━━ Extract provided
Brad Reisfeld
2011-11-15 14:44:43 UTC
Hi,
I am trying to use slurm on a small cluster (master node + 5 compute
nodes). I am just getting started with slurm, so please forgive me
for bringing up what are likely very basic issues and problems. I
couldn't find relevant solutions by looking in the mailing list
archive or by googling.
platform: Linux CentOS v5
slurm: installed from rpms based on slurm-2.3.1.tar.bz2.
I installed munge-0.5.10 and it appears to be working on the master
and all of the compute nodes.
I have the ip addresses of the master node ('master') and compute
nodes ('cn1',...,'cn5') in /etc/hosts. The main machine ('bioshock')
has two network interfaces and I can successfully ping the master
node and all of the compute nodes from it.
I have the line 'ControlMachine=master' in my slurm.conf file.
When starting slurm through slurmctld, I experience a couple of
issues as shown below my signature.
In these messages, I don't know what to make of
'Invalid RPC received 2030 while in standby mode'
and I don't understand why I get
'Neither primary nor backup controller responding, sleep and retry'
when I can successfully ping the primary controller (which I assume
is the same as ControlMachine).
━━━━
= What you need to do =
**a.** Set down the passage of the slurm forum post word for word, starting with "Brad Reisfeld" and going on through "main machine ('bioshock')".
**b.** Supply the next part of the slurm forum post, picking up right after its final sentence.
The material that comes after this point is not needed.
━━ Items
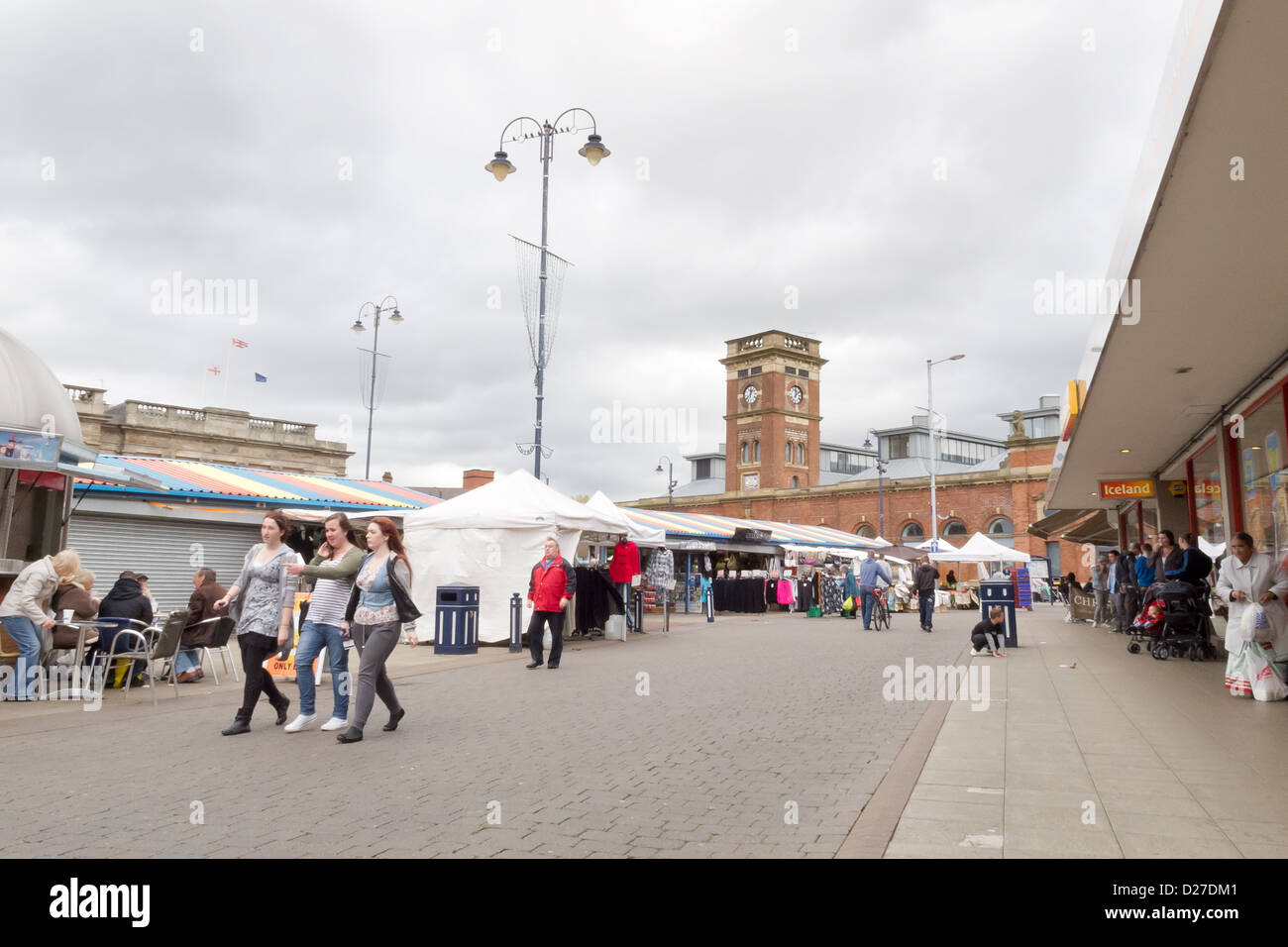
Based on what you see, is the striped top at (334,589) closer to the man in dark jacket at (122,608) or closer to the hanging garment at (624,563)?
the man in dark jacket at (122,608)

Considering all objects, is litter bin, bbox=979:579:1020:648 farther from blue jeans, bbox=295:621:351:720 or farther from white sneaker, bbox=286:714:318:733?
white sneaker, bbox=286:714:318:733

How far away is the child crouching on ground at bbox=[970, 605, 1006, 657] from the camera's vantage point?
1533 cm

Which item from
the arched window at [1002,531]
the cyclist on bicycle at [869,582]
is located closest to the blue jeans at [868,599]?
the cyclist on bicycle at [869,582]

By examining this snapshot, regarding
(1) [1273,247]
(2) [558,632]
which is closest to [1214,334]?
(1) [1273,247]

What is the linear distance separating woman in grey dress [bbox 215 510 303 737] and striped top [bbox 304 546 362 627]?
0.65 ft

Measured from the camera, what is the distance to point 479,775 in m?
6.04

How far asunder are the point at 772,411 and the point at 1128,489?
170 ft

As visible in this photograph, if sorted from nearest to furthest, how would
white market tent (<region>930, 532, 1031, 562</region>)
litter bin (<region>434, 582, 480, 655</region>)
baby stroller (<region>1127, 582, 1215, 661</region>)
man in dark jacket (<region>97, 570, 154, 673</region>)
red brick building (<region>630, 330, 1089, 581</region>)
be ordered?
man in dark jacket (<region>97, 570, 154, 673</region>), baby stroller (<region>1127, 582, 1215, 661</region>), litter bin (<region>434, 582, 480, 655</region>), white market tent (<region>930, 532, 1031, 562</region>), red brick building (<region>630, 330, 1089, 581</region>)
━━━━
= Answers in order =
**a.**
Brad Reisfeld
2011-11-15 14:44:43 UTC
Hi,
I am trying to use slurm on a small cluster (master node + 5 compute
nodes). I am just getting started with slurm, so please forgive me
for bringing up what are likely very basic issues and problems. I
couldn't find relevant solutions by looking in the mailing list
archive or by googling.
platform: Linux CentOS v5
slurm: installed from rpms based on slurm-2.3.1.tar.bz2.
I installed munge-0.5.10 and it appears to be working on the master
and all of the compute nodes.
I have the ip addresses of the master node ('master') and compute
nodes ('cn1',...,'cn5') in /etc/hosts. The main machine ('bioshock')

**b.**
Strangely, after I execute
$ /etc/init.d/slurm start
The system seems to show that the primary/backup are up:
$ scontrol ping
Slurmctld(primary/backup) at master/bioshock are UP/UP
At this stage, if I execute 'scontrol show config', the command just
hangs and produces no output after several minutes. The command
'sinfo' also hangs.
If I then execute 'slurmctld' again, I get the same error messages
as shown below.
I'd appreciate any help or insights you can provide to help me
address these issues.
Thank you.
Kind regards,
Brad
==========
$ slurmctld -Dvvvv
slurmctld: pidfile not locked, assuming no running daemon
slurmctld: debug3: Trying to load plugin
/usr/lib64/slurm/accounting_storage_none.so
slurmctld: Accounting storage NOT INVOKED plugin loaded
slurmctld: debug3: Success.
slurmctld: debug3: not enforcing associations and no list was given
so we are giving a blank list
slurmctld: debug2: No Assoc usage file (/tmp/assoc_usage) to recover
slurmctld: slurmctld version 2.3.1 started on cluster cluster
slurmctld: debug3: Trying to load plugin
/usr/lib64/slurm/crypto_munge.so
slurmctld: Munge cryptographic signature plugin loaded
slurmctld: debug3: Success.
slurmctld: debug3: Trying to load plugin
/usr/lib64/slurm/select_cons_res.so
slurmctld: Consumable Resources (CR) Node Selection plugin loaded
with argument 4
slurmctld: debug3: Success.
slurmctld: debug3: Trying to load plugin
/usr/lib64/slurm/preempt_none.so
slurmctld: preempt/none loaded
slurmctld: debug3: Success.
slurmctld: debug3: Trying to load plugin
/usr/lib64/slurm/checkpoint_none.so
slurmctld: debug3: Success.
slurmctld: Checkpoint plugin loaded: checkpoint/none
slurmctld: debug3: Trying to load plugin
/usr/lib64/slurm/jobacct_gather_none.so
slurmctld: Job accounting gather NOT_INVOKED plugin loaded
slurmctld: debug3: Success.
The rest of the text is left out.